- Dialoghi Mediterranei - http://www.istitutoeuroarabo.it/DM -
Io, Charles Didier, e la “Recherche du temps perdu” di Marcel Proust
Posted By Comitato di Redazione On 1 gennaio 2015 @ 00:21 In Città,Cultura | 2 Comments
di Giovanni Falcetta
Ho conosciuto lo scrittore franco-svizzero Charles Didier per un fortuito caso o per una predestinazione? Non saprei dirlo con certezza. So solo che, come per tutti gli esseri umani, talora, nella vita, accadono avvenimenti “curiosi”, apparentemente “casuali” ma che, se vi riflettiamo con il senno del poi, ci rivelano delle sorprese. Sono avvenimenti collegati in qualche modo, talvolta misterioso, alla nostra vita individuale o collettiva presente e futura. Per la mia conoscenza di Didier voglio pensare a questa corrispondenza (vedi le Correspondances di Carles Baudelaire) che, forse, ha anche qualche risvolto psicoanalitico. Negli anni ’70 -’71, un giorno mi trovavo alla Biblioteca Comunale del mio paese natale, Castelvetrano, a preparare la mia tesi di laurea in Storia moderna incentrata sullo studio della Platea di Castelvetrano del Noto[1], quando, per caso, mi imbattei in un romanzo tradotto dal francese, ai primi del ’900, Carolina in Sicilia, di Charles Didier, dove lessi questo strano incipit:
Molto incuriosito, ed anche un po’ eccitato per la mia scoperta, mi avventurai a leggere altre pagine del testo. Era un romanzo d’appendice tipicamente francese, il celebre feuilleton, il cui intreccio, piuttosto farraginoso e contorto, descriveva l’improbabile passione d’amore tra Maria Carolina d’Austria, regina delle Due Sicilie, esiliata dagli Inglesi, nel 1812, proprio a Castelvetrano, allora sessantenne, (il marito, il re Ferdinando di Borbone era stato relegato in una villa al bosco della Ficuzza) e un giovane suo capitano trentenne di nome Fabio che abitava in una casetta nei pressi di Campobello di Mazara.

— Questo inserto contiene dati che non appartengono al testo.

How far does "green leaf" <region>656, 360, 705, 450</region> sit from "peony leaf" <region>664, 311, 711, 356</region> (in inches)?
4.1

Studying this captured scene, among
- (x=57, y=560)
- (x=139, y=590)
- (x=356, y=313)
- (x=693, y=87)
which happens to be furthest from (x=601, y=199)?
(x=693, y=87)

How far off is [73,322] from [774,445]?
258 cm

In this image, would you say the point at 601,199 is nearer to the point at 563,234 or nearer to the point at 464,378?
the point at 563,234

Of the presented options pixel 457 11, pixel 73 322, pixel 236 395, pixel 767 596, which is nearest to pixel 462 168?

Ma quel giorno, più che la storia romanzesca mi colpì il fatto che essa fosse stata ambientata a Castelvetrano. Lessi, ancora:
Maria Carolina d’Austria (illustrazione tratta dall’edizione italiana del romanzo di Didier – Medicina 1885)
Da allora, con abbandoni e riprese, ho cercato di conoscere meglio l’autore di questo romanzo, divenutomi “familare”. Ho consultato decine di storie della letteratura francese e svizzera, enciclopedie, etc. Dopo aver scoperto che Didier era amico di parecchi protagonisti del Risorgimento italiano, come Mazzini, Guglielmo Pepe, Gian Pietro Capponi, Gian Pietro Viesseux, Michele Amari, ho consultato le opere di questi ultimi, i loro carteggi e vi ho trovato interessantissime informazioni sulla vita e le opere dello scrittore franco-svizzero e, soprattutto, sul suo intenso «rapporto d’amore» con l’Italia e, per me, siciliano, particolarmente con la Sicilia. La mia ricerca, così, negli anni 1979-1980, mi ha portato prima a Ginevra e, poi, a Parigi.

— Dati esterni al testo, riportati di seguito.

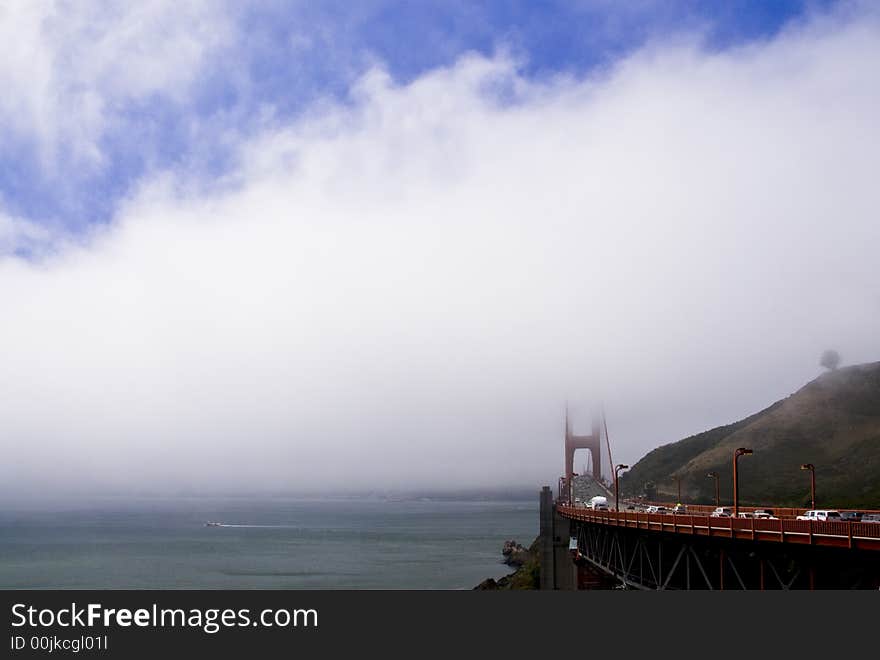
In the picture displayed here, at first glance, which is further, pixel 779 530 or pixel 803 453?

Avevo, per caso, scoperto che in Svizzera, nei dintorni di Ginevra, viveva ancora un discendente di Charles Didier, un suo lontano nipote, il notaio Pierre Lacroix. Ne trovai l’indirizzo e gli scrissi una lettera accorata nella quale gli chiesi notizie più approfondite sulla vita e l’opera del suo antenato. Egli, nonostante il suo carattere burbero e la gelosia con cui custodiva alcuni manoscritti di Didier, dopo parecchie mie insistenze, mi permise di consultare il Journal (il Diario) dello scrittore, conservato alla Biblioteca universitaria di Ginevra, ma sotto la sorveglianza attenta del bibliotecario che l’aveva in affidamento speciale, il dottor Philippe Monnier.

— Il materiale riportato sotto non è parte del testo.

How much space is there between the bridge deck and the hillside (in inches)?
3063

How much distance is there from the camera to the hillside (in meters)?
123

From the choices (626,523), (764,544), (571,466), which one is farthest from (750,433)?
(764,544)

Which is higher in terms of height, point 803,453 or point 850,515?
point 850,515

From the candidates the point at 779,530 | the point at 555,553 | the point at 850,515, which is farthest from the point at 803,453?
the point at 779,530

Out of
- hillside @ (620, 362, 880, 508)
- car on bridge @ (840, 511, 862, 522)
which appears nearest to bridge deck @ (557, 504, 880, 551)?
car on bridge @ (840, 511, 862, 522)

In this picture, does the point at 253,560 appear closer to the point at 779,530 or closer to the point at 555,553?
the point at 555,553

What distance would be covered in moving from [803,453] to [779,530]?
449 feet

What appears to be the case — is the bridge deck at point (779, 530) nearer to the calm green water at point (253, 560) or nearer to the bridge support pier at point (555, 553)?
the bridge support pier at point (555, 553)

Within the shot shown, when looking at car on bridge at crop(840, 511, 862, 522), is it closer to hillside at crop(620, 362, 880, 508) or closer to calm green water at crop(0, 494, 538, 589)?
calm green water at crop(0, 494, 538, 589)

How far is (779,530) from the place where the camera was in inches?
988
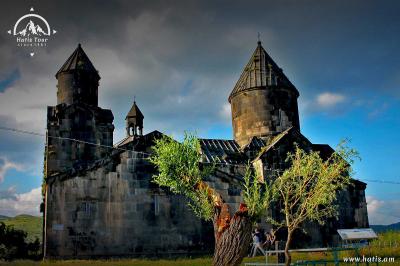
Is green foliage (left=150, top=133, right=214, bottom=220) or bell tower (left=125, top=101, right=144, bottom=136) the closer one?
green foliage (left=150, top=133, right=214, bottom=220)

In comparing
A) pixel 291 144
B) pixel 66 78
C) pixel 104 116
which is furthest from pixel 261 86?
pixel 66 78

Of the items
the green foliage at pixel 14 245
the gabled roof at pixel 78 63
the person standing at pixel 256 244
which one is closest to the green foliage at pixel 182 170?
the person standing at pixel 256 244

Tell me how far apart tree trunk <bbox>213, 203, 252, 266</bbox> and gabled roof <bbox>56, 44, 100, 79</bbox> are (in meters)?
15.6

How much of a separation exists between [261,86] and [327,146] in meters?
5.70

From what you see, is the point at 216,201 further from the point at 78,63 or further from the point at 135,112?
the point at 135,112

Poi, in un bellissimo villaggio nei pressi di Ginevra, con le case in legno, un po’ in stile medioevale, conobbi Madame Luc Monnier, discendente di un altro scrittore svizzero dell’Ottocento, Marc Monnier, anche lui innamorato dell’Italia e della Sicilia ed amico di Charles Didier. Madame Monnier mi accolse con molta gentilezza e disponibilità. Mi fece entrare in un soggiorno situato su due piani “open” pieni zeppi di scaffalature in legno pregiato che contenevano migliaia di volumi rilegati in cuoio con i titoli in copertina incisi in oro. Mi offrì il tè e dei biscotti. Parlammo a lungo e liberamente… Mi diede le informazioni che aveva su Didier. Successivamente, da Ginevra mi spostai a Parigi, per ricostruire, cercando documenti nelle biblioteche e negli archivi della città, la vita di Didier in Francia. Trovai, così, all’Institut de France, una copia ridotta del Journal dello scrittore, e, poi, alla Bibliothèque de l’Hotel de Ville, un importante documento sui rapporti tra Didier e il siciliano Michele Chiarandà, barone di Friddani, allora residente a Parigi, presso la cui casa si riunivano spesso molti patrioti soprattutto siciliani, allora esuli nella capitale francese e, tra questi, il celebre storico ed arabista Michele Amari, che aveva trovato lavoro alla Bibliothèque Nationale, allora sita ancora in Rue de Richelieu.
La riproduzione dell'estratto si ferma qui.